Syilx Elder catching salmon for the band.
Winter light however, has revealed the land’s energies well. They serve as a map. Note the snake, or river, of bone (or stone) that the Earth thrusts up just under her skin and outlines in snow caught in shadow and so hidden from the winter sun. It runs from centre left to the middle of the image and then spills out in a series of broken steps back to the left. Above it is a ledge of grass. Let us know that as the lake of the sun. Above that is the cooler, wetter stone that has allowed trees to gather to it and delivers water to the sun’s lake and down through this fall of stone. That is one map of the Okanagan.
There are more. Look at the image again. The snake emerges from a gap in the cliff at the edge of the bench. To the left, you can, perhaps make out two human faces, meeting at their chins, and a small Okanagan Lake between them. To the right, two animal faces meet mouth to mouth. An Owl and an Eagle, it looks to me. Between them, the land narrows, crossed by a deer trail, and then fans open again. The shape is much like that of an hourglass.
Note how that below this hourglass, the shape repeats itself. This time, the head on the left is that of a grizzly bear, while the one on the right is of a man with some other animal, a beaver or a marmot, forming his head and looking to the right. This time, the sand narrows, falls, then fans out again over ledges of stone.
That, too is a map of the energy here. Have another look. The face of the falling sand between the two old seafloor ridges in the centre of the image, with the big head above it, is feminine in shape, and is giving birth to the very stone that is creating the falls. This is Mother Earth herself. That is another map of the energy here. For a deeper discussion of this energy (and how human settlement in Cascadia falls within its story), see my post Return to the Snake River at the End of Time. Thanks. With that within us, and sitting that deeply in the land, let’s look at the Lizard Cliff again, and especially the ridge revealed by the snow:
Perhaps you can see here that the concept I took you through above, that the land falls off to the river, is not precisely the whole story. It does, sure, with the grizzly bear at the centre of the image forming the head of the flow, which is his spine, but perhaps you can see now that just below the human head at the top of that spine there is a faint bear’s head in the grass, and perhaps you can even see the dog’s head morphing from its snout, and the other heads surrounding it. In other words, this is a two-headed snake, just as the cliff breaks continually into two, with one head grass and one head stone, and a spine between them. What’s more, it neither sinks to the river nor rises from it, but is both at once. Now, one more thing, looking at it again: can you see the figure with different eyes below, with a coyote laughing from the grass in the middle of the grassy flow? And that the arched spine to the left, with the bear’s head at its anus is a dog, facing away from the coyote, and with its head pushing up at the human to wake her?
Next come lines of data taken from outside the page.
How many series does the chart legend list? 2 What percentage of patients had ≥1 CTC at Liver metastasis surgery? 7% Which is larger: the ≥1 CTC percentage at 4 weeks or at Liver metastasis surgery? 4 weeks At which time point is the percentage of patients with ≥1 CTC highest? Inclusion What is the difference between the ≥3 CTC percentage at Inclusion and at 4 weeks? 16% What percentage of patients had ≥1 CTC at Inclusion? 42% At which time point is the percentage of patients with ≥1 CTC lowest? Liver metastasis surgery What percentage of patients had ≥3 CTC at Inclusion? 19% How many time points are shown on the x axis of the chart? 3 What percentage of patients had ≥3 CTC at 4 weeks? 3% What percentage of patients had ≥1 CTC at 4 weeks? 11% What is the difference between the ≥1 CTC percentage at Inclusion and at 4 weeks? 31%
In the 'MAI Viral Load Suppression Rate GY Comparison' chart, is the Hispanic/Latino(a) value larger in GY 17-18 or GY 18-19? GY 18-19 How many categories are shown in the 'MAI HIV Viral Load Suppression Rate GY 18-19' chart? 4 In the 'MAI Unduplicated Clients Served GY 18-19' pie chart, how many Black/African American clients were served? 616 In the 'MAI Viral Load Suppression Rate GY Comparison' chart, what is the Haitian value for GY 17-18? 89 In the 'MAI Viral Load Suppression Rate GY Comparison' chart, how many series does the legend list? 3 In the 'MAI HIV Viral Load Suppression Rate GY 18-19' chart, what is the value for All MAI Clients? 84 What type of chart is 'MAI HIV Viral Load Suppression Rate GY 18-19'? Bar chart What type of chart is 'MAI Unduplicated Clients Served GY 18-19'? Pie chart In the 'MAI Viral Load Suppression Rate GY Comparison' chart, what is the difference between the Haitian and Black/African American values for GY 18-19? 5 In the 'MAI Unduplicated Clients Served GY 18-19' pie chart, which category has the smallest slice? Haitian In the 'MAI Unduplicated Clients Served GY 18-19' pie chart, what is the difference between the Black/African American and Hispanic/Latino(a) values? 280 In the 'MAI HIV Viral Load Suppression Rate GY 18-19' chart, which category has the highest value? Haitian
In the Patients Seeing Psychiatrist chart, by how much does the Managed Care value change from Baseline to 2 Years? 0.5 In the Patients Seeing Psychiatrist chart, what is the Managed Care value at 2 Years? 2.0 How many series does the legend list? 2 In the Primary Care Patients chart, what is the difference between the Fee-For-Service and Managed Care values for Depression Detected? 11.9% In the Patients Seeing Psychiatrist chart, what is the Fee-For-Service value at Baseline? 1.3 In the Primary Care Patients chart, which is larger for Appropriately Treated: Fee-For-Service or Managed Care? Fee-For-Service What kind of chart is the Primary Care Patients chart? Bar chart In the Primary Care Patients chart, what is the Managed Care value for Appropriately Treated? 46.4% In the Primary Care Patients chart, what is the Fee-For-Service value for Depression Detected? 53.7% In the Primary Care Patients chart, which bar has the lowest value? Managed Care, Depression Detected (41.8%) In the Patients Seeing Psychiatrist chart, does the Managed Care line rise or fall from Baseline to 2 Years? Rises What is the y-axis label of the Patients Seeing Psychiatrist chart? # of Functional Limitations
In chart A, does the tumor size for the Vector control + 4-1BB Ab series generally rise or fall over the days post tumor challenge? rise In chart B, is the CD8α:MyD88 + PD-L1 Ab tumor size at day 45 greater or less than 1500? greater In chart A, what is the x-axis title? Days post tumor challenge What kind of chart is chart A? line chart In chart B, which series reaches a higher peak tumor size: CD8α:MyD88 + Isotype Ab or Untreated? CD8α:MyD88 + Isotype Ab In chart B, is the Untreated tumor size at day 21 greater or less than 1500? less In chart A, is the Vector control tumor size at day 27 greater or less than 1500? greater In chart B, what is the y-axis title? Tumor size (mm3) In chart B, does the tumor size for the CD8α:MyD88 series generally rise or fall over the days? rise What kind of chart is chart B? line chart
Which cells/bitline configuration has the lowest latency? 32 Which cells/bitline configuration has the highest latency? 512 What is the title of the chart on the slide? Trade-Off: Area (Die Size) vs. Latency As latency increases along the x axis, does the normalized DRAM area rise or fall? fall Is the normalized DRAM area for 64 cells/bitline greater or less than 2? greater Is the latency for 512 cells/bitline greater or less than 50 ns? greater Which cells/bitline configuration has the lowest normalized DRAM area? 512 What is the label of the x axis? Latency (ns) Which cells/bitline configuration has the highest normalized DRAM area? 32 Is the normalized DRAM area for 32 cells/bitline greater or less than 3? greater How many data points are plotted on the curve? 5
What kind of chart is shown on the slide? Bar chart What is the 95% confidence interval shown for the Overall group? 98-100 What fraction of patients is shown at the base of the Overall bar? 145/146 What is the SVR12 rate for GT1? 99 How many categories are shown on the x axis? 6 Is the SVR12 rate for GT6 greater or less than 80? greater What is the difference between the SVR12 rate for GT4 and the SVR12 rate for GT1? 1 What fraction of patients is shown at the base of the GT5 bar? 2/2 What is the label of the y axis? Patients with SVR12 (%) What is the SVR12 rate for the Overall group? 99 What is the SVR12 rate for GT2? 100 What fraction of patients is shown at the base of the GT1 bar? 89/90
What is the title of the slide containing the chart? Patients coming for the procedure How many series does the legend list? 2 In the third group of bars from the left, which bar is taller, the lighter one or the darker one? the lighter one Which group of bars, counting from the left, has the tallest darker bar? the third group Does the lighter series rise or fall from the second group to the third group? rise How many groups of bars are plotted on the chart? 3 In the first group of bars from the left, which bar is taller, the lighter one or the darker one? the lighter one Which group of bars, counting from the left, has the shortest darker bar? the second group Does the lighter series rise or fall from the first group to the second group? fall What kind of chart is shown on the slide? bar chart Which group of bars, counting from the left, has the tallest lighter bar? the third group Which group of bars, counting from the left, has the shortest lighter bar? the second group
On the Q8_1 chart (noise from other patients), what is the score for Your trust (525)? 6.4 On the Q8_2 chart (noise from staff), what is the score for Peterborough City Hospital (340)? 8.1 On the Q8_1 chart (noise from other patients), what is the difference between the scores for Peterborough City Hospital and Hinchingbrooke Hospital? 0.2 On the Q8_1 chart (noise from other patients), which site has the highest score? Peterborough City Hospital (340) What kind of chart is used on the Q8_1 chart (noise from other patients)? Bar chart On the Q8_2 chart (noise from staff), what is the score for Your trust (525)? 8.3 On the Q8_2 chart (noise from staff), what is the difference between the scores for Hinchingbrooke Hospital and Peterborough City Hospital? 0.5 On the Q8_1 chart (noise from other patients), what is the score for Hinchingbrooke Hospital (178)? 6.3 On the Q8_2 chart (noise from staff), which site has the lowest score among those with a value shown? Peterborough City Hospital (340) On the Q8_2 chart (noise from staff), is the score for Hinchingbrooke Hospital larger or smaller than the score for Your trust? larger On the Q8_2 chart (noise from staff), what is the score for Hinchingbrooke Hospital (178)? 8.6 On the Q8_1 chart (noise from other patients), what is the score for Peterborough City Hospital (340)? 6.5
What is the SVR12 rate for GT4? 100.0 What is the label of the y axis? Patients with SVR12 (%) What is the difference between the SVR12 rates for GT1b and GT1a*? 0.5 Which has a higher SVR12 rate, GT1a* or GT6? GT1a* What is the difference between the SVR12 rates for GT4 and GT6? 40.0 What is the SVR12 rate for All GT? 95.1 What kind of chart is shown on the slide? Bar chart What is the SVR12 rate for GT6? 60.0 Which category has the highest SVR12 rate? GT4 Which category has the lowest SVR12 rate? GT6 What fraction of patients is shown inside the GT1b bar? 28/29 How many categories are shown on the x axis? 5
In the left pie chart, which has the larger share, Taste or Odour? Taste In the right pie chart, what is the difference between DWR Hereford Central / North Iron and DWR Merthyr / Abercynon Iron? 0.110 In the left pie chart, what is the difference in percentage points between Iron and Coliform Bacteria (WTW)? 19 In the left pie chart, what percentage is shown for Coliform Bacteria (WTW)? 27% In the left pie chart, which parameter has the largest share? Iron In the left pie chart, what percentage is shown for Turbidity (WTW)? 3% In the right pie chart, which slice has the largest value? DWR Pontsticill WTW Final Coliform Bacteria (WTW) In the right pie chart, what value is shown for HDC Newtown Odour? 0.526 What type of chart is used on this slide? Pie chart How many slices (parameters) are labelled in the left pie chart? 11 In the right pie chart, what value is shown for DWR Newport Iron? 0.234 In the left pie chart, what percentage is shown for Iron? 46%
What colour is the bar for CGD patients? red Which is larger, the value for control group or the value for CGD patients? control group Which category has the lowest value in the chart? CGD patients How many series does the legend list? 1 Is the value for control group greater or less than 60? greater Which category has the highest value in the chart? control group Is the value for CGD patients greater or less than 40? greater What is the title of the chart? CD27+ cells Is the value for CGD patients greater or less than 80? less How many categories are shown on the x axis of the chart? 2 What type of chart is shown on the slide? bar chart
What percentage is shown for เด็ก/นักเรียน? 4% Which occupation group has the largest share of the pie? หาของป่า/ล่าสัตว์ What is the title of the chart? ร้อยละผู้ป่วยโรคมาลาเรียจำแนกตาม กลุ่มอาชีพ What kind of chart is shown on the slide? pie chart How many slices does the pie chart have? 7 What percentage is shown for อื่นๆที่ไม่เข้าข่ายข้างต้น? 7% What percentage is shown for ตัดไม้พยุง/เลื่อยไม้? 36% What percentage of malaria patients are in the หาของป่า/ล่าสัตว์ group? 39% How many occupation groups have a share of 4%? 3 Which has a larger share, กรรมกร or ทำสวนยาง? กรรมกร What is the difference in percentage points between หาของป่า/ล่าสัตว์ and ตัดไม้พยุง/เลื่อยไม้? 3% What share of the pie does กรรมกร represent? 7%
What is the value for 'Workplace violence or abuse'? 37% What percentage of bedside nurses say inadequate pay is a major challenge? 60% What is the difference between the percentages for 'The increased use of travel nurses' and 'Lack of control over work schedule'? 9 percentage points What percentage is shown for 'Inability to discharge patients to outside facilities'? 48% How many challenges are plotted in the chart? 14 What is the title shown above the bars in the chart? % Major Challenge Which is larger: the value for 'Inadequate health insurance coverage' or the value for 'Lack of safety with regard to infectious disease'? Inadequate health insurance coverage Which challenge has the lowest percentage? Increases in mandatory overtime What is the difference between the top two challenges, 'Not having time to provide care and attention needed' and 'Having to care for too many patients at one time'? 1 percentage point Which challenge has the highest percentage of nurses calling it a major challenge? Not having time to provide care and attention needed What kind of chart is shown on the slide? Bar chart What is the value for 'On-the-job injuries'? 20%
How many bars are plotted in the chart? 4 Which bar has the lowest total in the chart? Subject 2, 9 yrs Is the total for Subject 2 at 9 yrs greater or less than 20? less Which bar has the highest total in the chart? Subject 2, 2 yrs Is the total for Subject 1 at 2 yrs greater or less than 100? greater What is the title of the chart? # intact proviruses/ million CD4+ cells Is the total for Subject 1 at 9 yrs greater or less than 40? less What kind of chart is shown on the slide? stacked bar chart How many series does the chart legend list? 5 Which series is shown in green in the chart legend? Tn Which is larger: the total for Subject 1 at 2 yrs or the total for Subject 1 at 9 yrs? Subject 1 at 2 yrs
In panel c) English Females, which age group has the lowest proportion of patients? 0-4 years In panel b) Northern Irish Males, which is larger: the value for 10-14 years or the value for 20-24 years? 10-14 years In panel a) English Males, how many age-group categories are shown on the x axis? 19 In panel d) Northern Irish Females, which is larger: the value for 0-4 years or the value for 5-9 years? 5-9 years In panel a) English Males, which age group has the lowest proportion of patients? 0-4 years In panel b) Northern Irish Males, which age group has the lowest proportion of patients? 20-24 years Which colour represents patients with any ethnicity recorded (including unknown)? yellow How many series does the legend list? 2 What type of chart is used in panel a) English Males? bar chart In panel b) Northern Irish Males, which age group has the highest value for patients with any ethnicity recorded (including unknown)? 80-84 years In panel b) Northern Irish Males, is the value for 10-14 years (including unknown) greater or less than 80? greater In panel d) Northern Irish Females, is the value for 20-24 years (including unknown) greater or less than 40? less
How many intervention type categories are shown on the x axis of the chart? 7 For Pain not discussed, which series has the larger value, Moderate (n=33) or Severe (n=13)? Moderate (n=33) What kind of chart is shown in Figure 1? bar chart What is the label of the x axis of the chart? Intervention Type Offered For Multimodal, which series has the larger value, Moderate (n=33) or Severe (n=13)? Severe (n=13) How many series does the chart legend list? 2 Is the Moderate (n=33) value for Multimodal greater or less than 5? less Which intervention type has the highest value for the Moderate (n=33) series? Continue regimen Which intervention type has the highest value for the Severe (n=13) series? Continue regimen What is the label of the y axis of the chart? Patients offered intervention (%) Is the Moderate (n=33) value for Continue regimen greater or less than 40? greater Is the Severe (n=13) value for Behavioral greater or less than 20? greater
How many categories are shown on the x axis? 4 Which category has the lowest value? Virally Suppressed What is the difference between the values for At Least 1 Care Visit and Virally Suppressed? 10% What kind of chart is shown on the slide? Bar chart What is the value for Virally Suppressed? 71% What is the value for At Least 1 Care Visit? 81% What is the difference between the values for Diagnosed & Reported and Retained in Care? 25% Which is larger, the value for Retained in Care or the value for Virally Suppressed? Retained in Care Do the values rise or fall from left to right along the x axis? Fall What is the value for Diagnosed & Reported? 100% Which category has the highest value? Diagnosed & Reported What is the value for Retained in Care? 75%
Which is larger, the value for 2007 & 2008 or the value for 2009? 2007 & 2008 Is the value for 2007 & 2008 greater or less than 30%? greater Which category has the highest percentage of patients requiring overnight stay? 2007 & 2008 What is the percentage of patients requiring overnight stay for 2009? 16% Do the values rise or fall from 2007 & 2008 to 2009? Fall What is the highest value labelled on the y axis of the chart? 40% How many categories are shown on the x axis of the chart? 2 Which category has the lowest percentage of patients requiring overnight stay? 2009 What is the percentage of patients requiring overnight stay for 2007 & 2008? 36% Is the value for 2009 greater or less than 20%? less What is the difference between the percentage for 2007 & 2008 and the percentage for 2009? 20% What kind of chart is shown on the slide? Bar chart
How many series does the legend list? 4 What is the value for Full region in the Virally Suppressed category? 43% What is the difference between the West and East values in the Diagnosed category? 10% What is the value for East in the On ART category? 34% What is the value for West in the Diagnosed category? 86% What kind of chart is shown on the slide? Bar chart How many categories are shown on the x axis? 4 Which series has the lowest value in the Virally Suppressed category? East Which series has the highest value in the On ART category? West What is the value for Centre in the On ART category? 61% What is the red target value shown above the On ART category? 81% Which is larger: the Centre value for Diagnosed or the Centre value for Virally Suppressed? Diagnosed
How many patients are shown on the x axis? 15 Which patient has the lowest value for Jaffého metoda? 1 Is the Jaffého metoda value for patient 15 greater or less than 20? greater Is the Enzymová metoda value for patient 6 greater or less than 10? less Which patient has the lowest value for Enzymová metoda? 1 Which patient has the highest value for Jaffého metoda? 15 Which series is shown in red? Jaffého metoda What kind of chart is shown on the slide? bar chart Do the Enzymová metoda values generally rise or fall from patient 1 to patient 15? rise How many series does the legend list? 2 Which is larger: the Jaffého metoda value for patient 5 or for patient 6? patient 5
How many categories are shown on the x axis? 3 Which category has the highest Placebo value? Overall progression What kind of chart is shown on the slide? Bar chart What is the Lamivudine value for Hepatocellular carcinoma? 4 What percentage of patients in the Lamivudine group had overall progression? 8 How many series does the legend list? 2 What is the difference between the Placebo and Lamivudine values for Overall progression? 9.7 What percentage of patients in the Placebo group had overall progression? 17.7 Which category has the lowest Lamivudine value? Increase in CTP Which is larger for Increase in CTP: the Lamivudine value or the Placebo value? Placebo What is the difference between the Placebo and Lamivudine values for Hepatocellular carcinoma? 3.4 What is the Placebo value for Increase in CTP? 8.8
That too is a map of the Okanogan. It is a map of energy read as its own creatures. When you read it, you know where you are. What’s more, you know the essential energy shape of the entire fault. The figures I have showed you lie at the centre of the image below, just below Skaha (Dog or Horse) Lake. It is the point at which the fault changes from a water-fjord to a sand fjord. It is the waist of the hourglass.
In comparison, go a half day’s walk to the south and look north. The story has begun to open and express itself, or the story is narrowing to its point of purest expression.
Syilx Fishery
If you know the Lizard Cliff above the falls, you know where you are in the energy flow. If you know the energy flow, you will find your way to sx̌ʷəx̌ʷnitkʷ. That is what maps do, and certainly that is a lot more than this:
Nothing good can come of maps like that any more.